By innovating and introducing new technology in facilities service management, the productivity improvements and cost savings gained can offset rising and less controllable costs in other areas of the business. Processes can be streamlined, operational efficiency optimised, touchpoints minimised, and administration reduced – not just across facilities management, but in back office administration, sales order processing and invoicing. It’s important for all food service businesses to recognise that new technologies can help them to remain competitive.

Automation and digital processes can remove millions of administration touchpoints and a great deal of paperwork each year, as well as providing visibility, control and an important digital audit trail. For organisations and food service chains with field service teams, routes, fuel consumption and CO2 emissions can be monitored and minimised through a service management system to reduce both costs and environmental impact.

At Greggs, serving millions of customers each week depends on our service operations team maintaining our equipment and premises in optimum condition, from fridges and freezers, hot food units and coffee machines to the speedy repair of shop fittings. Our shop maintenance team performs a key role in the overall customer experience and smooth running of our shops.

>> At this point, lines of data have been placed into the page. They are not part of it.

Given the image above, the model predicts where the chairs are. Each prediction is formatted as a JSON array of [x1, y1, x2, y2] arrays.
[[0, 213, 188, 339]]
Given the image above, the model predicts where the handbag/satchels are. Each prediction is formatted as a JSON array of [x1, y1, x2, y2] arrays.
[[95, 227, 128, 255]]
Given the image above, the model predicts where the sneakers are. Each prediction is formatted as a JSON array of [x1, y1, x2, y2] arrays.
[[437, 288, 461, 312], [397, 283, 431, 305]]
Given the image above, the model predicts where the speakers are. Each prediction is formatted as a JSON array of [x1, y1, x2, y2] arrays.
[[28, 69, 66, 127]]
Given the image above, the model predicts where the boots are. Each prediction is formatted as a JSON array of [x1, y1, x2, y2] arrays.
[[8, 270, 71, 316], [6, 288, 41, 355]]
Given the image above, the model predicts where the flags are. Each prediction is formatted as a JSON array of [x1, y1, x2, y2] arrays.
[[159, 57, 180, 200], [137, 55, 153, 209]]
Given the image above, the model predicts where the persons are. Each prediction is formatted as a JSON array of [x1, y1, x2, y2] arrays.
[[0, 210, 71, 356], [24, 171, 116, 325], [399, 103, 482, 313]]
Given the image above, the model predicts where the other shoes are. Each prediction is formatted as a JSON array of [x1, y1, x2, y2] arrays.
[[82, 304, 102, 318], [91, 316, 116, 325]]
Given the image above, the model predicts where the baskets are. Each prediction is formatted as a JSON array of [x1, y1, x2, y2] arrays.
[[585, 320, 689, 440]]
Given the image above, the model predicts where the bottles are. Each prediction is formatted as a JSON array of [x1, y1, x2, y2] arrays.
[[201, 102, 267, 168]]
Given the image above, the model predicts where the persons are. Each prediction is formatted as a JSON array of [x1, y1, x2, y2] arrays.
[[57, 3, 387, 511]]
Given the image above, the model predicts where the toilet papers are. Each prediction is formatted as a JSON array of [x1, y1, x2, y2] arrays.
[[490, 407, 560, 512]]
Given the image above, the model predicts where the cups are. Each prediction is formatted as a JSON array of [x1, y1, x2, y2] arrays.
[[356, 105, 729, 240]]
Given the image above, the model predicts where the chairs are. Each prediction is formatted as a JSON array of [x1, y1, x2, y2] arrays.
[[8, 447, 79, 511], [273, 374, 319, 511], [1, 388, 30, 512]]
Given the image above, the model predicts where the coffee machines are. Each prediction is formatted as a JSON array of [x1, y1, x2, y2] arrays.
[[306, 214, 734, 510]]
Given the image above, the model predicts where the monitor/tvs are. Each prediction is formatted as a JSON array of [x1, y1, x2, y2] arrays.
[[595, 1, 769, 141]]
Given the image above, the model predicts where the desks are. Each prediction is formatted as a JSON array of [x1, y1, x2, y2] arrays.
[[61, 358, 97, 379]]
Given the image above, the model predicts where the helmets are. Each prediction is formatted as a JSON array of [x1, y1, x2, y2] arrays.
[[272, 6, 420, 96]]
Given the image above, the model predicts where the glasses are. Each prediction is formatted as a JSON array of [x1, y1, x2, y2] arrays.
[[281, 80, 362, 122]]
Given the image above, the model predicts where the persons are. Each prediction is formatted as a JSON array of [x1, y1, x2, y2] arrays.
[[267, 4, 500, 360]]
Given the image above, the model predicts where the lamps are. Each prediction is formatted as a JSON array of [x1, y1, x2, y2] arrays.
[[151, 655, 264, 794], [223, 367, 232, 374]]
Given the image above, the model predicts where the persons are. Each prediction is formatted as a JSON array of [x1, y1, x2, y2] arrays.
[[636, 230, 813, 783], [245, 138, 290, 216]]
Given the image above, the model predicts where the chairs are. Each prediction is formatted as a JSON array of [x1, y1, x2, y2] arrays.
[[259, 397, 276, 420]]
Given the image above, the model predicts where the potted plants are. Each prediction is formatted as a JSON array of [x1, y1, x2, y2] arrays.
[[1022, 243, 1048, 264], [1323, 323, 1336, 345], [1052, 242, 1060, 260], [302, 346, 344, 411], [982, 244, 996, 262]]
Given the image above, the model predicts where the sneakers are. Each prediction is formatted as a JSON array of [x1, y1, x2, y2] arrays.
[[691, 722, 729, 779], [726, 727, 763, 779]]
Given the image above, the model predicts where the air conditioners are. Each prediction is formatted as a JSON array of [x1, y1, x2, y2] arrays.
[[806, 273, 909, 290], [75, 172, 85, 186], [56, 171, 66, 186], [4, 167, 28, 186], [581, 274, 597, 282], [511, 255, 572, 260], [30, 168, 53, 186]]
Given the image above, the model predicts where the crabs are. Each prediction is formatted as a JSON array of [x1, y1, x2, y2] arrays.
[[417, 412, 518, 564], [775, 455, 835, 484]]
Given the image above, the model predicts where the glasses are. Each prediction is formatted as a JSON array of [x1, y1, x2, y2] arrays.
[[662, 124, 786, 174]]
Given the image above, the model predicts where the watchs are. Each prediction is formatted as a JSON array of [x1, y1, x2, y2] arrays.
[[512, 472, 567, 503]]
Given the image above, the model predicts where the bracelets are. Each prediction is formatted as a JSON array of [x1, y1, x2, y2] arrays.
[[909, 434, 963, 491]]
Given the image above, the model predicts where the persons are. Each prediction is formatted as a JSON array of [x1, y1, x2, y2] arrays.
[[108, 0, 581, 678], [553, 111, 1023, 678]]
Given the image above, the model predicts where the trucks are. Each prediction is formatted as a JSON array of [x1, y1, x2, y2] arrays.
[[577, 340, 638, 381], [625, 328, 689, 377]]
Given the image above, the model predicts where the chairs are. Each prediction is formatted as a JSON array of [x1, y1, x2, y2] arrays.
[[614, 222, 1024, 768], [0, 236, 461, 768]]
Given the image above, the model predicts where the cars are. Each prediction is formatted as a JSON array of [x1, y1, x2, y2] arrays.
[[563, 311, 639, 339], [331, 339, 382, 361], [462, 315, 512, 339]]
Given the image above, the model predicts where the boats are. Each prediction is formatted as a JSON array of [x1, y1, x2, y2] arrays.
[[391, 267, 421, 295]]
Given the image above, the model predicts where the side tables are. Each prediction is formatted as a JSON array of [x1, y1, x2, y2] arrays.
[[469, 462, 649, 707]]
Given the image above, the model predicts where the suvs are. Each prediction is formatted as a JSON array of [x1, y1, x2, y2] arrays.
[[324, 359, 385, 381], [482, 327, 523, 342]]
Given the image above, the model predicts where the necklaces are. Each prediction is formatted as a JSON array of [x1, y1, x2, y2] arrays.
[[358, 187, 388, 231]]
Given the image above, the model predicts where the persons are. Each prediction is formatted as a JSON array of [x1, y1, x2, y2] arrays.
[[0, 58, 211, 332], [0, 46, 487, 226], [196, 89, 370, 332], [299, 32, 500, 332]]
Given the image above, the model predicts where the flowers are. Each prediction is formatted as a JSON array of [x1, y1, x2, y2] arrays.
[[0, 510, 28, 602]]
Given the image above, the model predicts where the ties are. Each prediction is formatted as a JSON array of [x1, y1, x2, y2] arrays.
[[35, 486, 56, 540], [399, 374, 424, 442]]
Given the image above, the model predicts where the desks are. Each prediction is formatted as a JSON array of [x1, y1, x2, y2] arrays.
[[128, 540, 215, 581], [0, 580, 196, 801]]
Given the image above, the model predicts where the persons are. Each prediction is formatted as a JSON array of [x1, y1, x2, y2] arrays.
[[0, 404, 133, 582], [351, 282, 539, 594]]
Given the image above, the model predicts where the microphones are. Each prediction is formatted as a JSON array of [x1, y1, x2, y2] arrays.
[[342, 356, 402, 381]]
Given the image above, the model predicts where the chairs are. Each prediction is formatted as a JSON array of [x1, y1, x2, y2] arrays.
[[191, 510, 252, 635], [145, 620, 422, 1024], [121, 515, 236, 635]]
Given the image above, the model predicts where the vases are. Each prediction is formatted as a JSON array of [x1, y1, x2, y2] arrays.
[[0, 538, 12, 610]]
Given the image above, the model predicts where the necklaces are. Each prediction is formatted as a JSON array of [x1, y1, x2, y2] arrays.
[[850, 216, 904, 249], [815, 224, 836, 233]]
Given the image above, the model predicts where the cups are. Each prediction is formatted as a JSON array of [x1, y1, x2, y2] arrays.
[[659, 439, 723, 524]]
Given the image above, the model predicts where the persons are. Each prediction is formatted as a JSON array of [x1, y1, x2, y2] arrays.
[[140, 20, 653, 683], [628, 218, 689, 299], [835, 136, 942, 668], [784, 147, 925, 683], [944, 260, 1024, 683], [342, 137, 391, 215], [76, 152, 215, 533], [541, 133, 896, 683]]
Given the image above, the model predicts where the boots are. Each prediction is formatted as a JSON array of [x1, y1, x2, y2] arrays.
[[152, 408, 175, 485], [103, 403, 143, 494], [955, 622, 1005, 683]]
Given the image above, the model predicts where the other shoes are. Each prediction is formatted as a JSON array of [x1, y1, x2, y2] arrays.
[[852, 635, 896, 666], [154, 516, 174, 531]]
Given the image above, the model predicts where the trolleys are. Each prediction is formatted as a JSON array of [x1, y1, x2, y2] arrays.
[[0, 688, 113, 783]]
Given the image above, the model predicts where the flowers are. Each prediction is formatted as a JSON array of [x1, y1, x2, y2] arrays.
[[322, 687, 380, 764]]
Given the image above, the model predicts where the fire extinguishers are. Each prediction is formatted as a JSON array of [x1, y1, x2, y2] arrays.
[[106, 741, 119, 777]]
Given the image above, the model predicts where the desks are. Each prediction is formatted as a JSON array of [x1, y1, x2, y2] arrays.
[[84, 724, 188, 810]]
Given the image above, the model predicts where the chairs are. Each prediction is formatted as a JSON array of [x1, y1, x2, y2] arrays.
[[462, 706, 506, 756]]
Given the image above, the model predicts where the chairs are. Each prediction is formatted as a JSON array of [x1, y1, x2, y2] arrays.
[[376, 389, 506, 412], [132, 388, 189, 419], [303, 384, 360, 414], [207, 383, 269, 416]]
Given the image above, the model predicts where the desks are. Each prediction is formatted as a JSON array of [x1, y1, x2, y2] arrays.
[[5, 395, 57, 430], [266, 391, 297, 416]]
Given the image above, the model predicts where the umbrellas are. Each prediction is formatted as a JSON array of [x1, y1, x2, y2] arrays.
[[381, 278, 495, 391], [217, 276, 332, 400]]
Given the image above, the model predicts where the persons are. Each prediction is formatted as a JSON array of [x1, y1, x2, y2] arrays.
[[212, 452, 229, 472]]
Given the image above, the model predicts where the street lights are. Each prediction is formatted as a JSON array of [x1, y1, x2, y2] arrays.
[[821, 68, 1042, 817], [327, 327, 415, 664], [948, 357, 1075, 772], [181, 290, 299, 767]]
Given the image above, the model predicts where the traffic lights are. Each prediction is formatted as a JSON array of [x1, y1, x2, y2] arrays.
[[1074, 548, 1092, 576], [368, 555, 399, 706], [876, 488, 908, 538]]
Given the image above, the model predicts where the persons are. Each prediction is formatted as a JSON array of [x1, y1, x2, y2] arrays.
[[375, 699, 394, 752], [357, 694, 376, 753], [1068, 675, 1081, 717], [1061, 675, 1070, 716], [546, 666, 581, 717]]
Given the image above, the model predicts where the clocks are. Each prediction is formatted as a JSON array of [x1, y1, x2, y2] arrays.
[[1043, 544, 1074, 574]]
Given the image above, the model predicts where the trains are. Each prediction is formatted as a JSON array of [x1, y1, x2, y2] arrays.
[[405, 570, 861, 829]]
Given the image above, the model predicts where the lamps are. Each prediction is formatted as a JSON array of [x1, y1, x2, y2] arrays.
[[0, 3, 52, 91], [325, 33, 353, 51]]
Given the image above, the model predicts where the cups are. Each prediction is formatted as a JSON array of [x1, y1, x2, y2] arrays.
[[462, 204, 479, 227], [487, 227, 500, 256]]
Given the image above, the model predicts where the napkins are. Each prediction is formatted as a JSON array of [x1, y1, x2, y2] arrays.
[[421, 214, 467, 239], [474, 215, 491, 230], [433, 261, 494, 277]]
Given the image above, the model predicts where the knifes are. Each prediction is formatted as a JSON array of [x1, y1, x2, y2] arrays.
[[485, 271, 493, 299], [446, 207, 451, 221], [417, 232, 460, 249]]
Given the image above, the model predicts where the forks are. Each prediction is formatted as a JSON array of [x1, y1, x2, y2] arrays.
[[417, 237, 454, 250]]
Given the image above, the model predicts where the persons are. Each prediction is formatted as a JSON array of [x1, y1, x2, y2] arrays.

We have a team of 52 in-house engineers as well as subcontractors that maintain 1,800 company-managed shops and catering equipment nationwide. Despite growing our company-managed estate, we haven’t needed to increase the number of engineers required to maintain them. We’ve used our existing resources more effectively by investing in the best technology and continually optimising our processes.

SKILLS AND TECH
All our engineers are multi-skilled. This is important because the service and maintenance requirements of our shops are so varied. Engineers are able to carry out work ranging from equipment repairs to changing light fittings and general maintenance.

Our service management platform simplifies the management of complex processes in our fast-paced business. It was essential for us to have real-time visibility and control of our shop maintenance operation for planned and preventative maintenance – including engineer activity, every asset at every shop, asset history, and the status of jobs – at any point in time.

The scale and growth ambitions of Greggs and our desire to continuously improve efficiency and customer experience meant we also required a future-proof system able to take on more processes over time. We chose Aeromark’s real-time service management platform because, as well as its comprehensive core function set, it is exceptionally configurable both to our current and future needs. The platform can be customised to suit the way we want to operate, rather than limit our performance or processes to fit the constraints of a vendor’s system.

Our shop maintenance operations team now has a single centralised platform for asset management, dynamic real-time scheduling of planned maintenance and reactive work, integrated mobile workflows, vehicle tracking and seamless integration with subcontractors.

This has increased the efficiency of our shop maintenance service supply chain, reduced our subcontractor costs and enabled us to use our in-house multi-skilled engineers more effectively. As a result, we have driven up productivity by 146 per cent, and the number of service or repair jobs each of our in-house engineers can complete in a day has increased from three to more than seven, on average. That’s a huge gain in efficiency.

We’ve also made it simpler and more efficient for shop staff to report issues and request engineer callouts. We wanted to empower our shops to take ownership of their requirements and enable them to track the progress of their job requests through to completion. Previously, shops had to ring a busy central contact centre which handles thousands of calls each week. Even relatively minor maintenance, such as a broken door handle, is important to report in order to maintain good-looking shops and an exceptional customer experience.